Error when loading Adam optimizer : Resume training

Mdhvince · July 17, 2019, 7:43pm

Hi ,
I want to resume training but I got an error when loading my optimizer.
States was saved like this:

params = [p for p in model.parameters() if p.requires_grad]
optimizer = optim.Adam(params = params, lr = 0.001)
...

torch.save({
    'epoch': epoch,
    'model_state_dict': model.state_dict(),
    'optimizer_state_dict': optimizer.state_dict()
}, saved_model_path)

I’m trying to load the state like this:

checkpoint = torch.load(MODELPATH, map_location=device)
model.load_state_dict(checkpoint['model_state_dict'])

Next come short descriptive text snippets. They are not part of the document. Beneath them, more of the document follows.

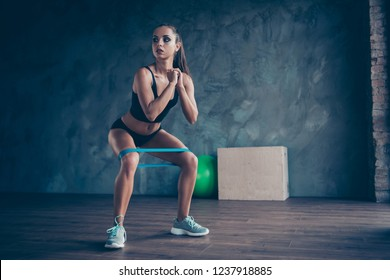 Crossfit healthy lifestyle concept. Nice chaming adorable beautiful sporty muscular fitness model lady wearing sports panties and top with blue elastic band on legs muscles doing sit-ups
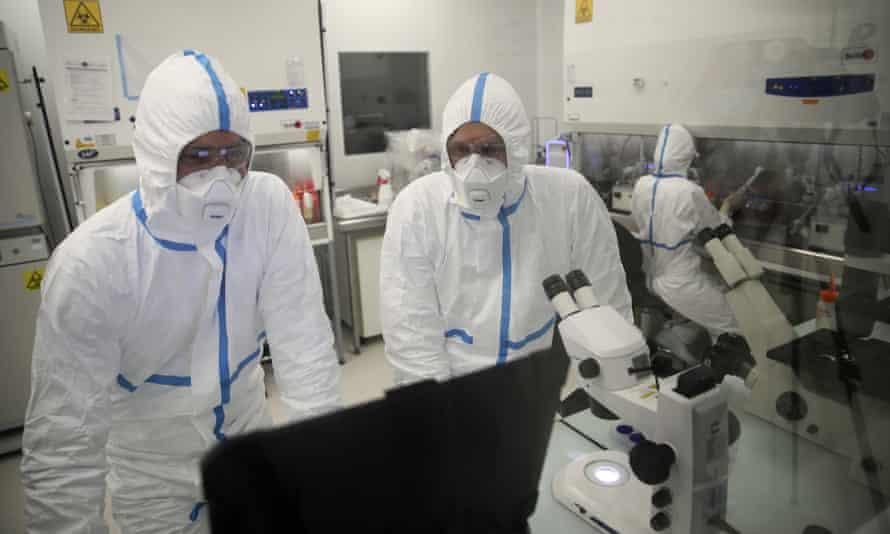 Laboratory technicians work at the Valneva headquarters in Saint-Herblain, western France.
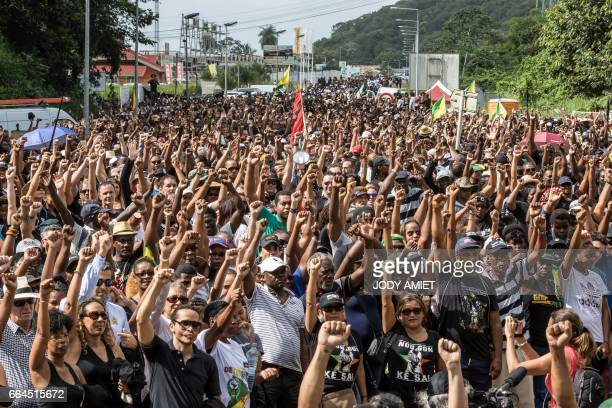 TOPSHOT Demonstrators gesture as they gather near Kourou space center on April 4 2017 in Kourou French Guiana during a protest over security and the...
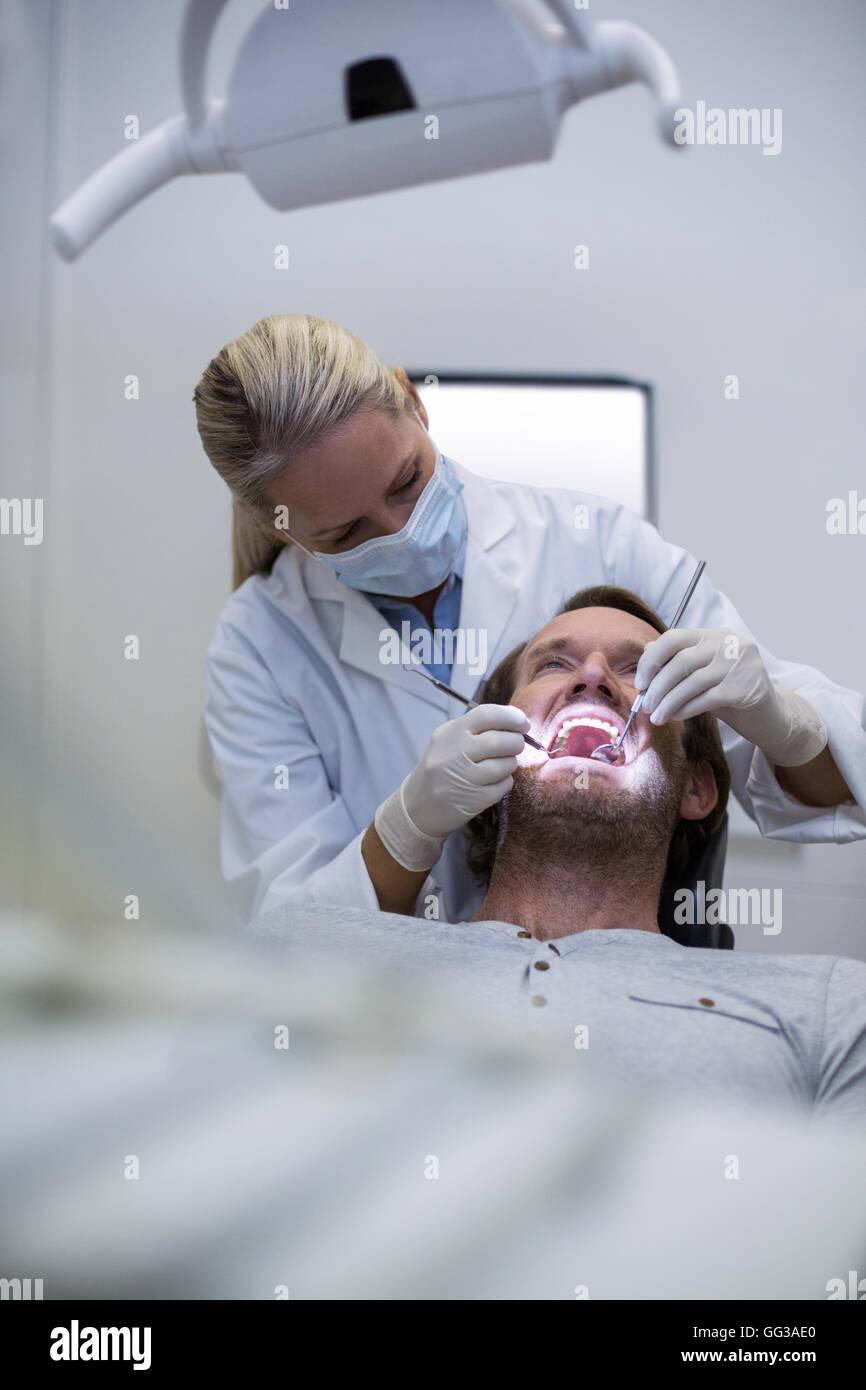 El odontólogo examina a un paciente con herramientas Imagen De Stock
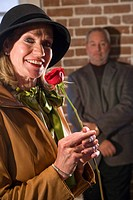 Portrait of mature woman holding red rose, man in background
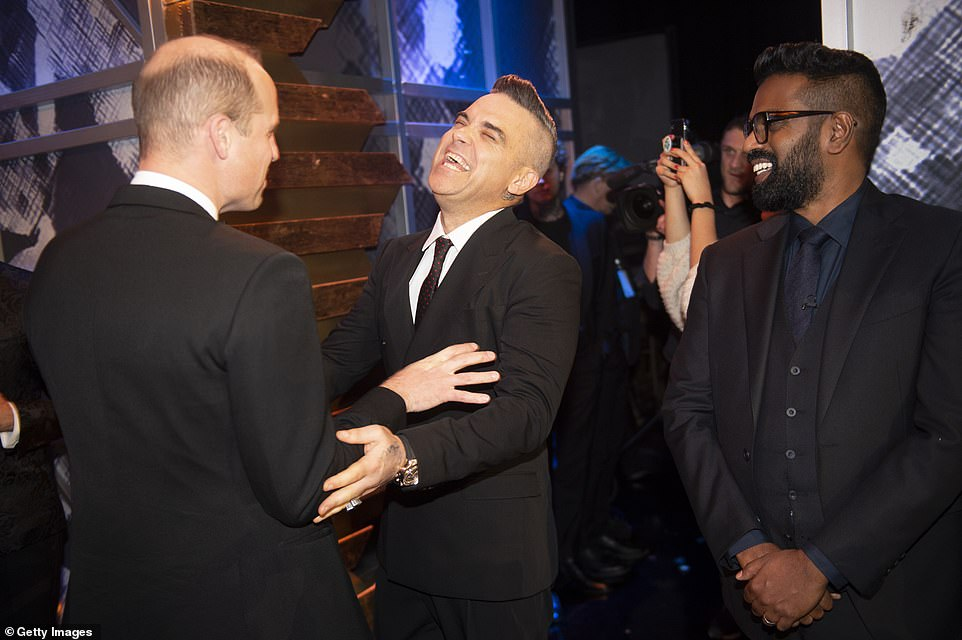 Prince William, Duke of Cambridge and Catherine, Duchess of Cambridge attend the Royal Variety Performance at Palladium Theatre where they met with pop singer Robbie Williams and also Romesh Ranganathan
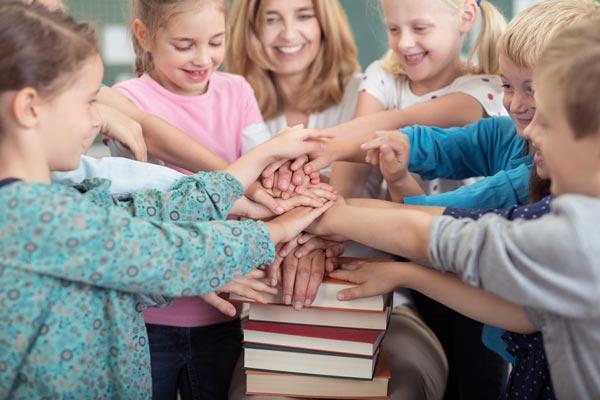 Schulkinder mit Ihrer Lehrerinvhülern im Unterricht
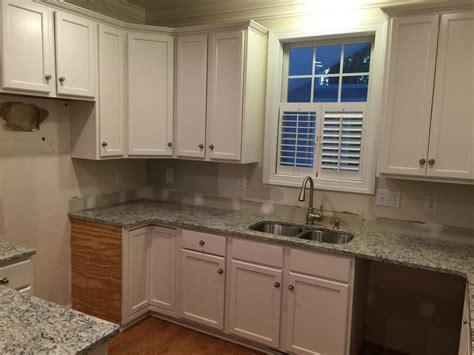 toque white  day kitchen transformation  cabinet girls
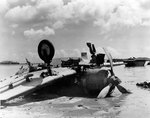 Wreck of D3A Type 99 carrier dive bomber at Agat beachhead, Guam, Mariana Islands, possibly shot down by naval gunfire during or after the landings; photo taken on 28 Jul 1944
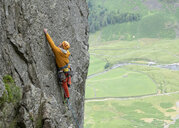 United Kingdom, Lake District, Langdale Valley, Gimmer Crag, climber on rock face - ALRF01355
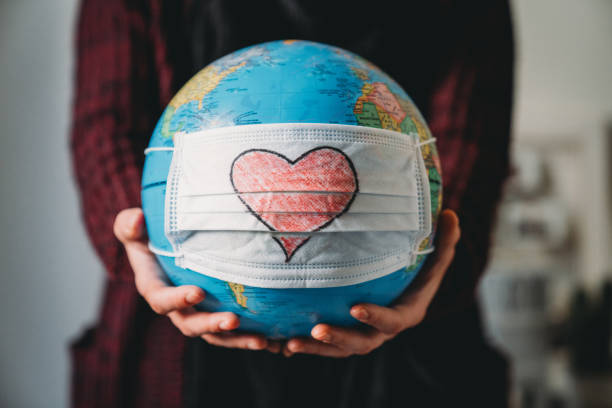 Young woman holding a globe with a face mask on it - Heart shape is drawn on the mask stock photo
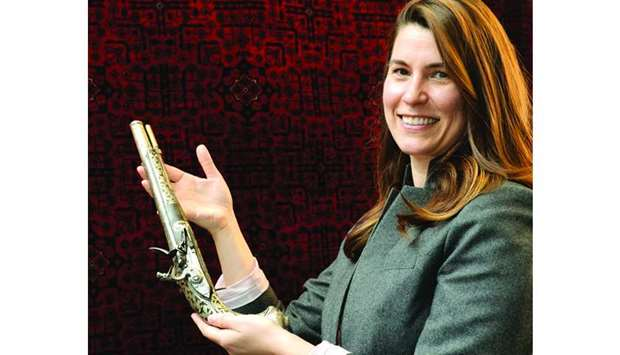 AlBahie Auction House director Jennifer Bishop shows one of the items for the Arts of the Islamic Wo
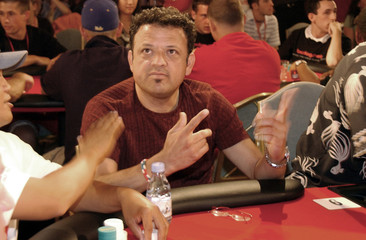 Rodriguez reacts to being eliminated in celebrity poker tournament in Honolulu.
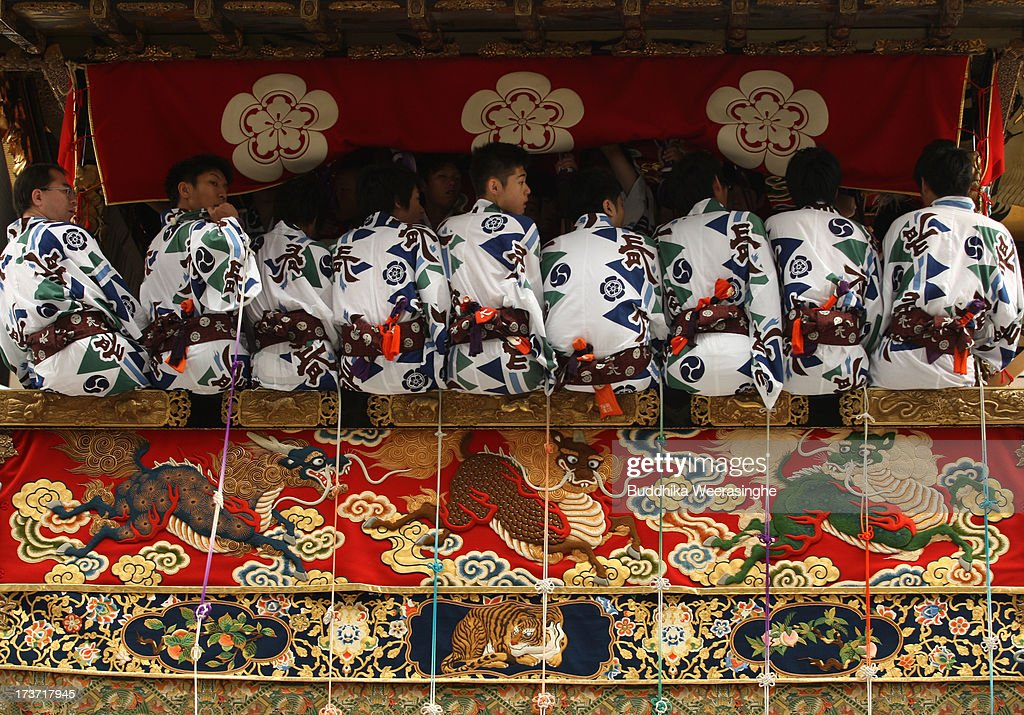 People dress traditional costume as sit inside the float named Yamahoko during the annual Kyoto Gion Festival on July 17, 2013 in Kyoto, Japan. The Gion festival is one of three biggest Japanese festivals. dating back to the 9th century, the festival is part of a ritual intended to satisfy the Gods that brought on fire, floods and earthquakes. During the festival the streets are decorated with lanterns and many of the women dress in 'yukata', summer kimonos.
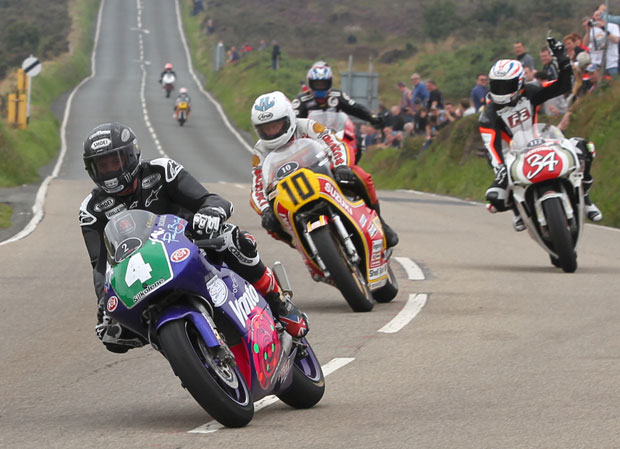 Picture by Dave Kneen at manxphotosonline shows John McGuinness (4), Mick Grant (10), Steve Plater (34) and Philip McCallen at the Creg Ny Baa during the 2013 Classic Racer Lap of Honour.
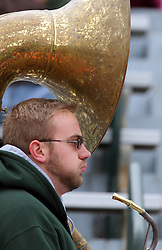 18 October 2014:  Well used tuba being carried by tuba player during an NCAA division 3 football game between the Augustana Vikings and the Illinois Wesleyan Titans in Tucci Stadium on Wilder Field, Bloomington IL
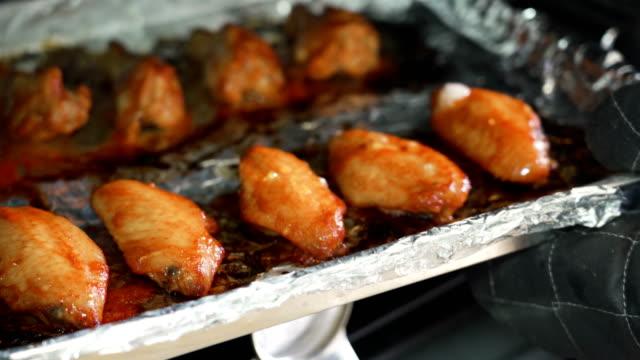 stockvideo's en b-roll-footage met 4k rt vrouw de hand nemen gebakken kip uit de oven. - dierenvleugel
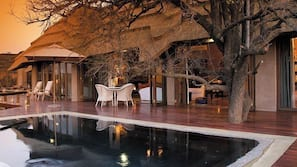 12 outdoor pools, pool umbrellas, pool loungers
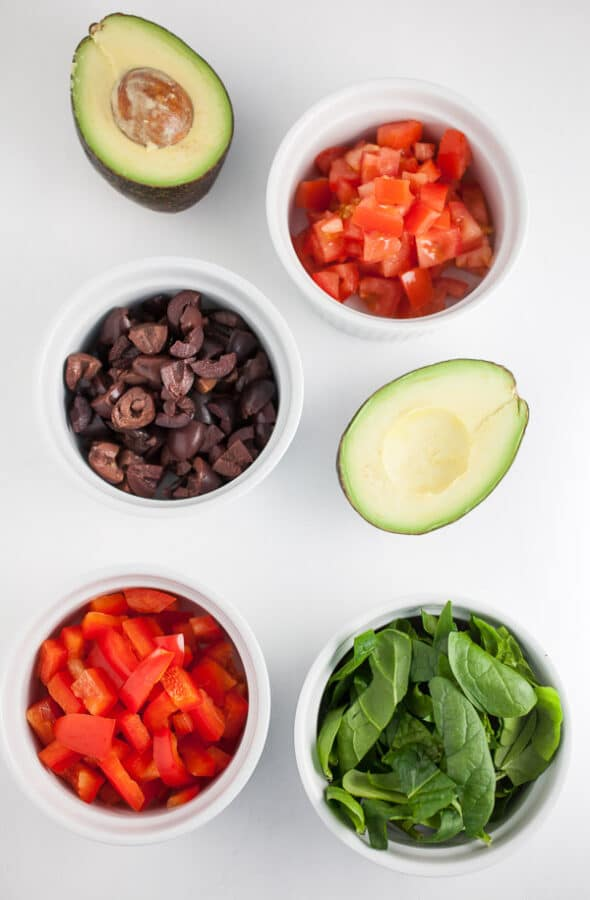 chopped red pepper, spinach, kalamata olives, avocado, and tomato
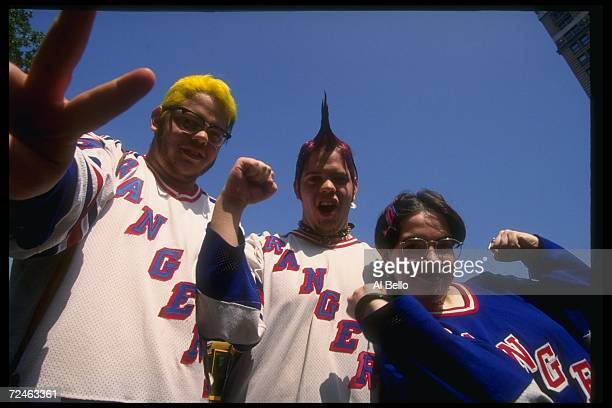 New York Rangers fans celebrate during a ticker tape parade in New York City New York Mandatory Credit Al Bello /Allsport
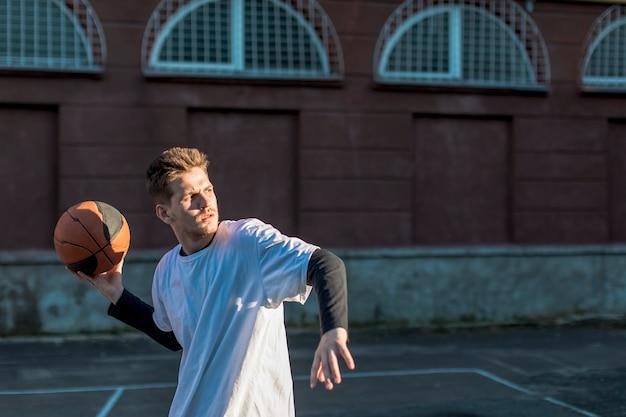 ミディアムショット男、バスケットボールを投げる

params = [p for p in model.parameters() if p.requires_grad]
optimizer = optim.Adam(params = params, lr = 0.001)
optimizer.load_state_dict(checkpoint['optimizer_state_dict'])
		
for state in optimizer.state.values():
    for k, v in state.items():
        if isinstance(v, torch.Tensor):
            state[k] = v.to(device)

epoch_resume = checkpoint['epoch']

But I got this error:

Traceback (most recent call last):
  File "train_keypoints_rcnn.py", line 128, in <module>
    optimizer.load_state_dict(checkpoint['optimizer_state_dict'])
  File "/usr/local/lib/python3.6/dist-packages/torch/optim/optimizer.py", line 115, in load_state_dict
    raise ValueError("loaded state dict contains a parameter group "
ValueError: loaded state dict contains a parameter group that doesn't match the size of optimizer's group

The model was trained on GPU Colab with no LRScheduler.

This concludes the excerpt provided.